= Israel Panner =

Israel Panner (1909 - May 1973), also known by the pen names Ike Rennap and Harry Robertson, was an Austrian/British writer and journalist.

Active in Jewish and Communist circles, in 1934 Panner became secretary the Jewish Colonization Association in the USSR, and in 1935 was elected Secretary of the Jewish Labour Council. After serving in the army in World War II, in 1947 he became editor of the Jewish Clarion and in 1948, the London correspondent (as Robertson) of Kol HaAm. He went on to work as a sub-editor for the Sheffield Telegraph and the Birmingham Post, before serving as chief parliamentary editor of The Daily Telegraph and author (as Ike Rennap) of Middle Eastern literature. Under this pseudonym, he wrote Antisemitism and the Jewish Question (1942). At this time, he falsely claimed Joseph Stalin had protected Jews against antisemitism.

As a Communist Jewish writer of the period, Panner was a subject of Security Service interest in the 1930s and 1940s. As documented in KV 2/2173 (1934–1947) he first came to the Service's attention through being mentioned in intercepted correspondence of other Communist targets, and was soon found speaking at meetings.
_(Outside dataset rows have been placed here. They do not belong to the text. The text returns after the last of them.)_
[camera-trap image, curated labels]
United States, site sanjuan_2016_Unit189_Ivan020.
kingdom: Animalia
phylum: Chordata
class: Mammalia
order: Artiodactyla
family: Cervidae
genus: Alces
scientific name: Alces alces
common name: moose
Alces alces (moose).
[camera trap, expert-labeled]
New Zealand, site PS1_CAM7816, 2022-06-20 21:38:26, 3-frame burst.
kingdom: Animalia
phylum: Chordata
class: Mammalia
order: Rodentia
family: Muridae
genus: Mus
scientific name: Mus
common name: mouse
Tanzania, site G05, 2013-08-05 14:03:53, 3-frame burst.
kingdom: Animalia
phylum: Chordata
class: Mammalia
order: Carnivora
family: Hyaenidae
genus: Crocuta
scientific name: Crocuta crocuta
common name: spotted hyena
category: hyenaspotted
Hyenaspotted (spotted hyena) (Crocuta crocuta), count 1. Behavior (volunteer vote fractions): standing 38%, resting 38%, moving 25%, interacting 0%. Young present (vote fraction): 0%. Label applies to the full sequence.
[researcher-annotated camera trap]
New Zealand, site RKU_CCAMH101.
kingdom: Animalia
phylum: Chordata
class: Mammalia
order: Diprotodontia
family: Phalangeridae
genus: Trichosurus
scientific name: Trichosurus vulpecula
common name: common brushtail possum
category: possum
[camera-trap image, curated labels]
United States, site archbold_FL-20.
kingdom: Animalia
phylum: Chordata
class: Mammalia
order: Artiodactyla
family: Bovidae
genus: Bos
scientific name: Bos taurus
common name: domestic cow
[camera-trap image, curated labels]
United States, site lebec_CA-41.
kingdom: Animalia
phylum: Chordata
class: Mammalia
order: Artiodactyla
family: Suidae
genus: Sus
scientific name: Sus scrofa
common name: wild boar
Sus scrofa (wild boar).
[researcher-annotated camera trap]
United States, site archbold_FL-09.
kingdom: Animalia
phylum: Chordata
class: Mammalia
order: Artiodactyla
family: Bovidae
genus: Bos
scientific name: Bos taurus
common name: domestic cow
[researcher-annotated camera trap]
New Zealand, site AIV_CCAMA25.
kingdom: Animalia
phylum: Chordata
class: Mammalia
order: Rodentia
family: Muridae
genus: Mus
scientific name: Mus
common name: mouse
His Intelligence file (File refs KV 2/2173-2174) includes a Special Branch report of his arrest for obstruction in February 1941 while he was engaged in trying to propagate Communist ideals in the confined spaces of the communal air-raid shelters in London's East End. Initially working as a stretcher-bearer for a London council, he was eventually called up in July 1942, and the file contains a number of the Special Observation Report Forms compiled on him by his senior officers. Typical of these is the one at serial 68a which describes him as being a "barrack room lawyer and given to grousing. Argumentative towards his fellow soldiers." Taken together these reports give a very full account of his (largely uneventful) military career. After demobilisation in June 1946, Panner returned to his journalistic work, and the Service continued to monitor his activities (as shown in KV 2/2174) until 1953.